During the opening fireside chat, CISA Associate Director for Vulnerability Management Jay Gazlay described the state of federal IT infrastructure as "pretty porous" and susceptible to penetration by foreign adversaries. He advised federal agencies to focus on deploying robust data strategies and employing data governance to get the most out of a zero trust strategy.
Defense Digital Service Expert Nicole Thompson and HHS OIG CIO Gerald Caron echoed Gazlay’s comments during panels on software and endpoint security, asserting that the first step toward zero trust is data-mapping as opposed to network-mapping. Organizations must understand where their data is and what’s “normal” for their data before they can protect it effectively.
One of the biggest problems facing organizations is balancing a friendly user experience with cybersecurity controls. One of the Defense Department’s cybersecurity goals is to unify endpoint management to improve user experience while maintaining a strong cyber posture, according to DISA Technical Director Drew Malloy.
“Security can't just come at the cost of performance,” Malloy said.
Gazlay also highlighted how user-friendly data access strategies can result in increased cybersecurity risks, but user experience and a strong cyber posture don’t have to be mutually exclusive.
For many organizations, zero trust is a radical cybersecurity transformation. Natalia Martin, acting director of NIST's National Cybersecurity Center of Excellence, said creating community through workshops and common language can help federal agencies and private companies begin zero trust first steps like monitoring the software supply chain.
Cultivating a cyber-aware workforce is also key. Training teams to see security as “the most important thing” is a major priority for VA CIO Kurt DelBene.
“The people driving your system need to have a sense of what zero trust means to them,” he said during the closing fireside chat.
Identity management is everything when developing a robust cybersecurity strategy. Malicious cyber actors are increasingly pursuing identities of users, devices and machines because they can unlock data access on a network.
Due to this trend, GSA’s Director of the Identity Assurance and Trusted Access Division, Ken Myers, is focused on insider threat mitigation and building identity, credential and access management (ICAM) solutions into core IT infrastructure.
Felipe Fernandez, director of systems engineering at Fortinet Federal, wants federal agencies to develop ICAM solutions to the point of automation, so data access can be revoked as quickly as it is granted to limit breaches.

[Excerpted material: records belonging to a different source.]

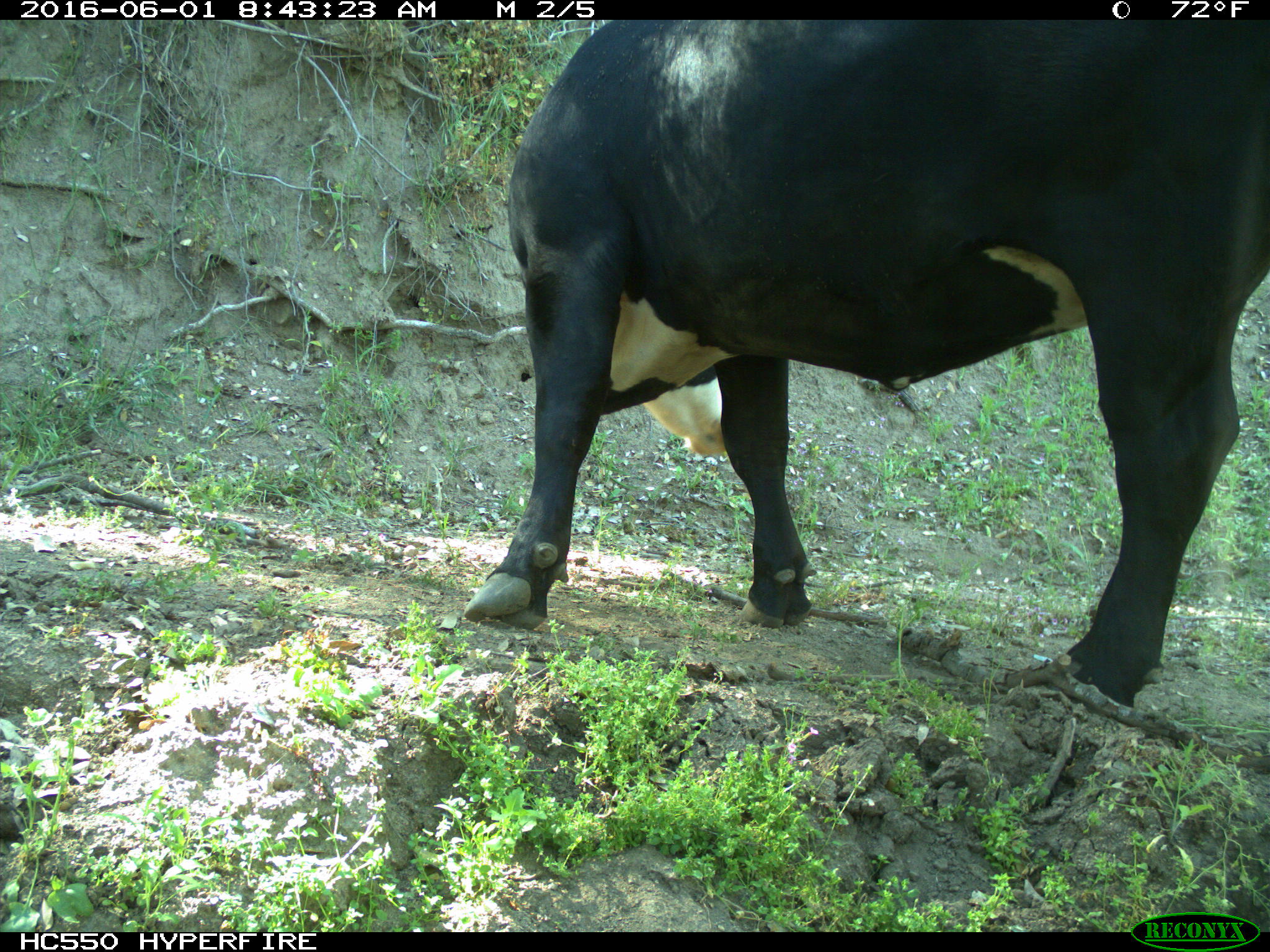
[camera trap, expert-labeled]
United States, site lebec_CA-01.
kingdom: Animalia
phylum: Chordata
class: Mammalia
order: Artiodactyla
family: Bovidae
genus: Bos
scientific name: Bos taurus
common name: domestic cow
Bos taurus (domestic cow).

One of the biggest misconceptions around zero trust is that it’s going to be “easy,” according to Gazlay. Zero trust is a journey, and not every organization will immediately shift into a perfect zero trust posture.
One challenge to zero trust is technical debt. For many federal agencies, the technology “is just not there,” Gazlay said.
USPTO CISO Don Watson said cybersecurity leaders need to be “enablers” of their business or agency mission and develop close relationships with product and development teams to move towards a zero trust mindset.
DDS’ bug bounty program is one strategy for helping the Pentagon inch closer to strong cyber defenses incorporating zero trust principles, according to Thompson.
A zero trust “scorecard” can also help federal agencies stay on track with their zero trust vision, DelBene said.